I was wondering if, in general, it would be possible to make public the PRNG algorithm used to generate the random initial state, and maybe put the seed for the PRNG in each test. If each test contained the seed used to generate its initial state (and the PRNG was documented), I could in theory regenerate the state from the seed only, without having to embed it altogether. If the initial state was then tweaked a bit after the PRNG pass, I could store just the differences, which would probably be much smaller.

Does this make any sense?

larsbrinkhoff commented 1 year ago

So I gather you are running the tests on real hardware? If so, do you have access to a genuine MC68000? I'm curious about some of the obscure corner cases, and if the test data really match hardware. In particular, what side effects are applied before an address error happens.

rasky commented 1 year ago

Actually, I’m not: I’m just running tests on an embedded device where I’m emulating a mc68000. I guess the issue I raise here might also eventually facilitate a hardware test though.

galibert commented 10 months ago

In particular, what side effects are applied before an address error happens.

All of them. The access happens with a0 dropped (technically, not connected), and the write part of the microcode instruction which waits for the end of the access executes fully. Then after that the exception is taken.

A subtlety though, that doesn't mean that for instance a tst.w (a1) to an odd address is going to change the flags. That's because the flag changing happens in the next microcode instruction (which does a and #ffff actually to set the flags) which is not reached. But on some other instructions it matters. It is identical for bus error btw.

dbalsom commented 2 months ago

I talked this over a bit with rasky on discord and I think the general idea is that the tests as they are waste a lot of space including random data that can be either generated or otherwise turned into a reference.

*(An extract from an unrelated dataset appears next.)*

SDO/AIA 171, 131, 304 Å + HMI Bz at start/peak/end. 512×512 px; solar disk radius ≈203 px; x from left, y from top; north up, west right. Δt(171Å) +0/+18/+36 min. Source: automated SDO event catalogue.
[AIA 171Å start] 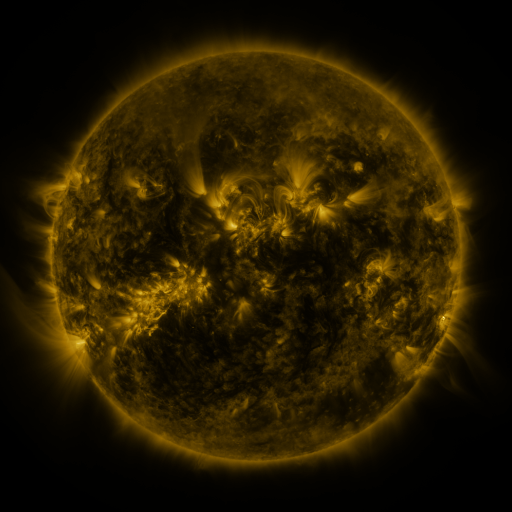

If we want to randomize our starting registers, it's not strictly necessary to list the starting register state at all. We can simply provide a seed value to a specified byte-producing PRNG and state that the registers are set, in some defined order of bytes, from the output of that PRNG.

An even simpler method for the user, perhaps, is to pre-generate a random pad file (ie, random.bin) and specify the offset into the file. Then we simply specify that the registers are written in a specific byte order from the 28 bytes (or whatever) within the random pad file at offset XXXX (wrapping); so we only need to store the offset. Registers in the initial state could be provided in addition to an offset if they are modified somehow, such as masking CX in x86 string operations so the tests don't run for one million cycles. The presence of a register in the initial state would override the value taken from the pad.

Correspondingly, we can modify the way the 'final' state is output to exclude register and memory states that have not changed from the 'initial' state.

The pad approach has an advantage vs seed I think in that it relieves the consumer from having to translate any PNRG into the language of their choice and removes any ambiguity over implementing it. Even parsing JSON can be a tall barrier depending on language, and I'd hate to add more.

We can even keep a mapping of pad offsets to memory data when, for example, doing string moves, and then in our memory states we have the possibility for some notation to reflect run-length-encodings (Write X bytes at offset Y in pad to memory location M)

I think this approach would significantly reduce the size of the test suites, at only a mild inconvenience for consumers of the test data. Even when space is not necessarily a concern, smaller test files are more quickly processed when executing a test suite.